One is its beautiful stock of historic housing. Imagine a Vancouver devoid of Vancouver specials and filled instead with the arts and crafts houses of Kitsilano and Edwardians of Mount Pleasant.

(Alas, not much Vancouver can to do replicate that at this late date. Portland is lucky in having undergone a massive building boom in the early 20th century.) But there are two things this so-similar city has that we don't, although we could.

One is a high level of small-business innovation. Another is a sense of economic creativity and identity in all of its neighbourhoods.

In Vancouver, a huge number of the interesting restaurants and shops are concentrated in the downtown or, at best, neighbourhoods right next to downtown.

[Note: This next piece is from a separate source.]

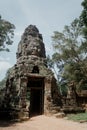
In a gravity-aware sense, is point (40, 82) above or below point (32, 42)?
below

South of 16th and west of Victoria, the city is almost suburban, with commercial strips that are dominated by bread-and-butter service shops, unambitious ethnic restaurants, and ubiquitous chains.

The story of bars and food carts in the two cities highlights the differences. In Vancouver, 70 per cent of all the city's bars are downtown, as are almost 100 per cent of the food carts, contributing to a sense that this is a city focused on serving visitors, rather than on creating an interesting quality of life in all neighbourhoods.

That's a far cry from Portland, which has any number of small local pubs in the middle of residential districts, like LaurelThirst, while several food-cart pods have sprung up on the east, non-downtown side of the river like the Mississippi Avenue district.

Portland's business climate has the advantage of low real-estate prices, which allow people to experiment more easily, and a more homogeneous population, which makes marketing easier.

But those aren't the only factors that make the difference.

City hall has a department dedicated to neighbourhoods that recently produced a plan for neighbourhood economic development.

And its agencies have a policy of keeping rules to a minimum.

Food carts have to meet basic health requirements, but nothing else – no judging panels, no numbers restrictions.

"It's really the market that dictates," says Ben Duncan, the Multnomah County health official whose department issues health permits, which can come in as little as two months.

For bars, getting a licence is a simple matter of applying to the state. There is no limit on the number of licences and the city has no say, other than zoning requirements. Neighbours get canvassed to see if they have strong objections, but that's it.

The result: Vancouver has 283 liquor-primary licences, with new ones approved at a rate of about five a year. Portland has 168 licensed brewpubs alone, not to mention a couple hundred more regular pubs, bars, lounges and more.

"In my experience, it takes two to three months to get a licence," says Bruce Bauer, owner of the Vino wine store in Portland. "There isn't a hindrance."